My background also includes training in neurological and pediatric development, homeschooling my son through K-12, and volunteering with 4-H, a youth development club that focuses on leadership, communication, and community service. These experiences informed my direction in co-founding a youth technology and leadership club with my son. What I've learned through my experience is that kids are capable of so much more than we give them freedom to achieve, that parents have gotten stuck in a mindset of what is needed for learning, and that both are bound by mental beliefs and constraints based on traditional educational hierarchy and authority.

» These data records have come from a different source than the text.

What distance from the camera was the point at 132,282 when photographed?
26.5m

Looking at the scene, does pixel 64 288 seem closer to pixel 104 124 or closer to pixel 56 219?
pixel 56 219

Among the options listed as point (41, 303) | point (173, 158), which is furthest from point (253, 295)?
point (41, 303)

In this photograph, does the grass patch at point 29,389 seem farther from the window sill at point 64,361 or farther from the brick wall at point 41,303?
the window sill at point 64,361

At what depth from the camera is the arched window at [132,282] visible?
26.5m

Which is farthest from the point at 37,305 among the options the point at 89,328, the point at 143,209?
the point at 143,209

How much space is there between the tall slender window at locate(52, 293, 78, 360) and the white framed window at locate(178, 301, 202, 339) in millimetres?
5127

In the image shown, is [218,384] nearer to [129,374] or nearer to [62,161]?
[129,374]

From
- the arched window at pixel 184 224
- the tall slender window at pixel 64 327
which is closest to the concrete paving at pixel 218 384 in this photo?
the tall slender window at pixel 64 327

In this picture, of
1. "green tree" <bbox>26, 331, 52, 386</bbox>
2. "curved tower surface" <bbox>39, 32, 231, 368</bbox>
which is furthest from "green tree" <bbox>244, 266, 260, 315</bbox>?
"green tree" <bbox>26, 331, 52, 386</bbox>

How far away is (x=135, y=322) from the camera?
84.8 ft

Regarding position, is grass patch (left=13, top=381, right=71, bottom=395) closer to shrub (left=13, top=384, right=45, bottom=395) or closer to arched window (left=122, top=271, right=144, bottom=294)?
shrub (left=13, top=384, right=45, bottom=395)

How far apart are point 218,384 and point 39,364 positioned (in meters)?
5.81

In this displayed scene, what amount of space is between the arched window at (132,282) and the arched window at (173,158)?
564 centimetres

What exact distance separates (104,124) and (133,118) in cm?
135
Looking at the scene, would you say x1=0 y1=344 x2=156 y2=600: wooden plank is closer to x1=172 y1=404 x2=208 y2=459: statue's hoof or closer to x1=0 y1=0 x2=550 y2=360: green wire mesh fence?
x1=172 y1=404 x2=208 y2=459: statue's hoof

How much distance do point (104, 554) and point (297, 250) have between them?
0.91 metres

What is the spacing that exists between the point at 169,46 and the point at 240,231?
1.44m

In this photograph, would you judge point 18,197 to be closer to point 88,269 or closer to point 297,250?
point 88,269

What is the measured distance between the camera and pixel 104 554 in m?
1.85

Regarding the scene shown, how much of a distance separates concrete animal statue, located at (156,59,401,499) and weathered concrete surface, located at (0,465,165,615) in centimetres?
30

Does this sound familiar? There are parallels to the world of work: employees who could innovate more if given more agency, teams who could achieve more if self-organized, and leaders who are stuck in the belief of traditional ways of doing and running a business. In my talk, I'll share the successes and challenges in developing a free, all-volunteer run non-profit club and how we are able to develop, adapt, and transform according to the needs and aspirations of our members and community. Why do I call this natural Agility? Because nearly all of our member volunteers have not ever heard of Agile, much less possess training in it. I hope to inspire and encourage participants to have confidence in their ability to help their teams have success with becoming Agile.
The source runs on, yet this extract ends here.